-
Notifications
You must be signed in to change notification settings - Fork 4
Searching Genomes
Sometimes you just want to identify which genomes may contain a set of
genes of interest, without going through the computationally expensive
effort of performing exhaustive alignment against all of those genomes.
gig-map
provides this functionality by creating compressed searchable
'sketches' of genome collections. Those 'sketches' can be rapidly queried
for presence of a particular gene (or better yet, a set of genes).
This set of tools is most useful for people with large genome collections
which they may want to search in the future, identifying which genomes
in the collection contain some genes of interest.
The concept of a 'sketch' refers to a robust body of work using compressed sequence representations (minmers) to rapidly compare genomes. The foundational instance of minmer-based sketching is a program called Mash, created by an insightful group of researchers including Adam Phillippy, Brian Ondov, Todd Treangen, Sergey Koren, Pall Melsted, and others.
Ondov, B.D., Treangen, T.J., Melsted, P. et al. Mash: fast genome and metagenome distance estimation using MinHash. Genome Biol 17, 132 (2016). https://doi.org/10.1186/s13059-016-0997-x
Based on the utility and popularity of minmer-based searching approaches, a number of other implementations were created and continue to be extremely useful in a number of applications including long-read sequencing, genome assembly, microbial genomics, and metagenomics. Some of those implementations include:
- sourmash - C. Titus Brown
- finsh - Roderick Bovee and Nick Greenfield
- mash screen
The implementation used in gig-map
is the original Mash utility.
However, amino acid sequences are used instead of nucleotide sequences.
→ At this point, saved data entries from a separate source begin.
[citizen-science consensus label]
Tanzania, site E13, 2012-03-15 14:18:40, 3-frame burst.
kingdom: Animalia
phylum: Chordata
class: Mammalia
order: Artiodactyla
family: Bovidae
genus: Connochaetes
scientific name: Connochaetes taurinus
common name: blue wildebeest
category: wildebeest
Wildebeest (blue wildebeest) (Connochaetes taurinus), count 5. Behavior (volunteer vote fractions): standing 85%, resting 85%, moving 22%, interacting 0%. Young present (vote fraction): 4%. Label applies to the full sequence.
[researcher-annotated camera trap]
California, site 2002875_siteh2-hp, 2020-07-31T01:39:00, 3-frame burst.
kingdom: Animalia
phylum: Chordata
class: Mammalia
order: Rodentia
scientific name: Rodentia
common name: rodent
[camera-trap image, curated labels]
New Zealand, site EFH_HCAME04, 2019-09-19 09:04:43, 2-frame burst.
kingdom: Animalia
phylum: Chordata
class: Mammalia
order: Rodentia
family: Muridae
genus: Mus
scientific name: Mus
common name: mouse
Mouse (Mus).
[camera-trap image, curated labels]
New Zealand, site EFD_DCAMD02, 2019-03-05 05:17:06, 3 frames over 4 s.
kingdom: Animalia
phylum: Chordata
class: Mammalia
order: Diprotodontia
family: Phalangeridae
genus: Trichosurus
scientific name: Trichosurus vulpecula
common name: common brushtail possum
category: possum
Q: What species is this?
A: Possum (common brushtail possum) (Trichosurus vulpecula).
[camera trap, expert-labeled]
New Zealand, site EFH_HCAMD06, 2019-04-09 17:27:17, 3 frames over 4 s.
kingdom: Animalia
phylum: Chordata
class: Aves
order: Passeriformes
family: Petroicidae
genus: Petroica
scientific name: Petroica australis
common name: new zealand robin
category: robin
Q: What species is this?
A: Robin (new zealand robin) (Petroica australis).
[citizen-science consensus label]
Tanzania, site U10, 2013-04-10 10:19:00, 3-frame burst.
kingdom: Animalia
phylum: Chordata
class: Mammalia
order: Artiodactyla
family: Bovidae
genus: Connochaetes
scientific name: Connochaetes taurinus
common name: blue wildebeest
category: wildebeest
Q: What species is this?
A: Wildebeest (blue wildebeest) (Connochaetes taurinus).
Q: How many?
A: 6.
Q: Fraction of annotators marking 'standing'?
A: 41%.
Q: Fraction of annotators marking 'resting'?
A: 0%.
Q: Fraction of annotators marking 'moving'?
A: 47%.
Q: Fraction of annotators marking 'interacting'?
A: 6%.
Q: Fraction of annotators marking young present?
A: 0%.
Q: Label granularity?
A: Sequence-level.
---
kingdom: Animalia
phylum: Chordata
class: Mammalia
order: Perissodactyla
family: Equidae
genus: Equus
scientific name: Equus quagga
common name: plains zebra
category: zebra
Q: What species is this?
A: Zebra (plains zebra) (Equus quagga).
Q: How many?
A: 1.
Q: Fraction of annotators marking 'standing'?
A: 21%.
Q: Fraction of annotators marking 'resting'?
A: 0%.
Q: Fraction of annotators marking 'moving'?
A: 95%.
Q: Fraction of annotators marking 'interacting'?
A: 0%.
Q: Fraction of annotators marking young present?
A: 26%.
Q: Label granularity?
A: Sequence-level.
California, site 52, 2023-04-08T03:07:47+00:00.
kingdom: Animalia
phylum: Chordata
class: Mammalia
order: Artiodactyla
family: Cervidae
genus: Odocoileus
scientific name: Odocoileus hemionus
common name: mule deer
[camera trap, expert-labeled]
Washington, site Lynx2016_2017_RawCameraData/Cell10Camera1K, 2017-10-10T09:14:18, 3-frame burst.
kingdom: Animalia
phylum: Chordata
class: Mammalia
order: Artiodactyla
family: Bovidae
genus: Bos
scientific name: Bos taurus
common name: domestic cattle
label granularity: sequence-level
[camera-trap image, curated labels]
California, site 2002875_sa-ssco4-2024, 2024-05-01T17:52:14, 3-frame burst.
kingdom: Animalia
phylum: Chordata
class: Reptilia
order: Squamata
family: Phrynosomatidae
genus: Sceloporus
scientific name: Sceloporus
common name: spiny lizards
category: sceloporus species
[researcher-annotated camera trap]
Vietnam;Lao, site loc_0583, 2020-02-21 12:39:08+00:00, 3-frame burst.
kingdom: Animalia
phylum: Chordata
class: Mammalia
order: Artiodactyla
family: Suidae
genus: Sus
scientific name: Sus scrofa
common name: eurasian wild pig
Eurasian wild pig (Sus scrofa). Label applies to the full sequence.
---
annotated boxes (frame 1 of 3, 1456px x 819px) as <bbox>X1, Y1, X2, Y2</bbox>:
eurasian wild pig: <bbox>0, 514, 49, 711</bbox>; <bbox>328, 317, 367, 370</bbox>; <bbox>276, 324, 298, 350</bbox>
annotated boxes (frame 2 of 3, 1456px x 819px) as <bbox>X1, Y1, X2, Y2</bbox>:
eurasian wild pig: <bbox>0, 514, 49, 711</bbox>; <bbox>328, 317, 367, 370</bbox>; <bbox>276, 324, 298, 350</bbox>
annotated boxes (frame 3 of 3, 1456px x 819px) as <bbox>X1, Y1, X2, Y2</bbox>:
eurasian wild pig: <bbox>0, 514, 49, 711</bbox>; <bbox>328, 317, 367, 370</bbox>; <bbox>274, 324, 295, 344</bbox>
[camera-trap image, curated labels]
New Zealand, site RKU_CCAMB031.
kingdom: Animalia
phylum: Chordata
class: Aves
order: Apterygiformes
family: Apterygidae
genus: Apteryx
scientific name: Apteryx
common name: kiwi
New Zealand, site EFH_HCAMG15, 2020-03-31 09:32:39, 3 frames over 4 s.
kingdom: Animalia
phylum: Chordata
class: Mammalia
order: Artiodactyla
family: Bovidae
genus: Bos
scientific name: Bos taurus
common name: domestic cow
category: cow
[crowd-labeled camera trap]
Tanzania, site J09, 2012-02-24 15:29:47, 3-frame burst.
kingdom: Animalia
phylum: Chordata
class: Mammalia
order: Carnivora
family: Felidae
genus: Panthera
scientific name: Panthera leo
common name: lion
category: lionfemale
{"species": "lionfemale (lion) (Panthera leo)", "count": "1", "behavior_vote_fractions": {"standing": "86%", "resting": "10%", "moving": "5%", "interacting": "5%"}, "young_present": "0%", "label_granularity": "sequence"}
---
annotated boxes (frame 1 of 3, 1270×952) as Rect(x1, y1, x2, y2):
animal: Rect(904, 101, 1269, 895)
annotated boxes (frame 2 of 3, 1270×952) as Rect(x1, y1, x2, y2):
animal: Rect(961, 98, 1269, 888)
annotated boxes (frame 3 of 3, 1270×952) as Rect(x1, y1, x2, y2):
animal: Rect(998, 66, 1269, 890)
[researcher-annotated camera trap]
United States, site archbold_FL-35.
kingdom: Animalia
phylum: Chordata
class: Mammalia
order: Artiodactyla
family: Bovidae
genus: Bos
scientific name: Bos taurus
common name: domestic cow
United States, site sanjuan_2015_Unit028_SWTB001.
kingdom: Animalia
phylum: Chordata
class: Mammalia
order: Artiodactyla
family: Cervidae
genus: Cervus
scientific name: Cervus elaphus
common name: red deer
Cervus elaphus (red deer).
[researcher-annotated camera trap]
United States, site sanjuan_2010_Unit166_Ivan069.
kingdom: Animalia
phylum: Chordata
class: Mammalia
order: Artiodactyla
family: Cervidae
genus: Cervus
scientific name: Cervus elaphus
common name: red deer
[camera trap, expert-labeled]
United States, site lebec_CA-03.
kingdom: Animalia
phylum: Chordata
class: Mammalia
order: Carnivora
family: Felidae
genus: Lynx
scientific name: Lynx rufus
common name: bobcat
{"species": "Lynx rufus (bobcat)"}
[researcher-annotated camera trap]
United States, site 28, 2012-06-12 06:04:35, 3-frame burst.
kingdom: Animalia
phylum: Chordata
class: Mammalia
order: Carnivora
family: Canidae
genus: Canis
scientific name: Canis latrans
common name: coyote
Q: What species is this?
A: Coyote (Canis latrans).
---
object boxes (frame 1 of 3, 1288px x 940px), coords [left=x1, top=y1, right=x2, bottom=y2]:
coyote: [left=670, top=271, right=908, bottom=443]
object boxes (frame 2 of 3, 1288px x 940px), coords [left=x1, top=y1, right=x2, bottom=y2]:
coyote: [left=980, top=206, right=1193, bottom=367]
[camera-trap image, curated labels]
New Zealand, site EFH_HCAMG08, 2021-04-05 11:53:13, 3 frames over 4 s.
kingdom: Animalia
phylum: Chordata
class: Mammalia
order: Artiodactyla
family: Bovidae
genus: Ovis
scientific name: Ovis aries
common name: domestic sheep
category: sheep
This gives the user the ability to search for coding sequences within
large genome collections.
The speed and utility of sketches comes from their fixed size, both in the number of k-mers included in the sketch and the value of k which is used. A more complete explanation of those terms can be found in the mash documentation.
For the purpose of this tool, what the user should know is that sketches can only be compared if they have the same k-mer length as well as the same number of k-mers. Changing either of those values makes the sketches incompatible.
Generally speaking, selecting larger values of k will make the sketch more sequence specific, and smaller values will be more general. Because each match must be exact, any variants that occur within two homologous sequences will cause that k-mer to not be found.
Selecting a larger sketch size (a larger number of k-mers in each sketch) will provide a greater degree of sensitivity with the trade-off of a longer time required to search those sketches. For a sketch with 1,000 k-mers, the greatest degree of sensitivity possible would be 1/1000, or 0.1%. Similarly, by increasing the sketch size to 10,000 it would be possible to detect 1/10,000 matches for a sensitivity of 0.01%.
It may be worth exploring a few different sets of parameters to find the combination which is most appropriate for your use-case.
To index a genome collection, run the sketch_genomes
tool:
Inputs:
-
genomes
: A folder containing the genomes to sketch -
recursive
: Whether or not to include files in subdirectories -
sketch_folder
: Output folder for the combined sketches of all genomes -
sketch_size
: Number of k-mers to include in each sketch -
kmer_size
: Length of k-mers used for sketching -
gencode
: Genetic code to use for conceptual translation of genome sequences
Outputs:
-
combined_genomes.msh
: The combined sketches of all genomes in the collection -
combined_genomes.txt
: Text file containing the full path of all genomes which were indexed
To search an indexed genome collection, run the search_sketches
tools:
Inputs:
-
query
: Protein sequence(s) to search against those genomes (in FASTA format); Multiple files may be specified with wildcard characters -
genome_sketches
: Single file containing all of the genome sketches to search against (combined_genomes.msh
) -
search_results
: Output folder used to write results -
kmer_size
: Length of k-mers used for sketching. Must match the value used to sketch genomes. -
sketch_size
: Number of k-mers to include in the query for each sketch
Outputs:
-
*.dists.csv
: For each of thequery
input sequences, an output file will be created in CSV format with the 'mash_distance' and number of matching k-mers.
The primary output of the search_sketches
tool is a CSV file with the number of matching k-mers as well as
the 'mash_distance' for the comparison. This metric takes into account the differences in sequence size between
the query and the reference in order to estimate the sequence similarity of the original source genomes.
In practical evaluations, the 'mash_distance' is correlated closely with average nucleotide identity, although
many of those assumptions may not be valid when searching a small number of protein coding sequences against
incompletely-annotated bacterial genomes.
For more details on this distance metric, read through the official documentation.
The most prudent use of this tool is to quickly identify specific genomes which may then be searched more exhaustively with the tool for aligning genes to genomes.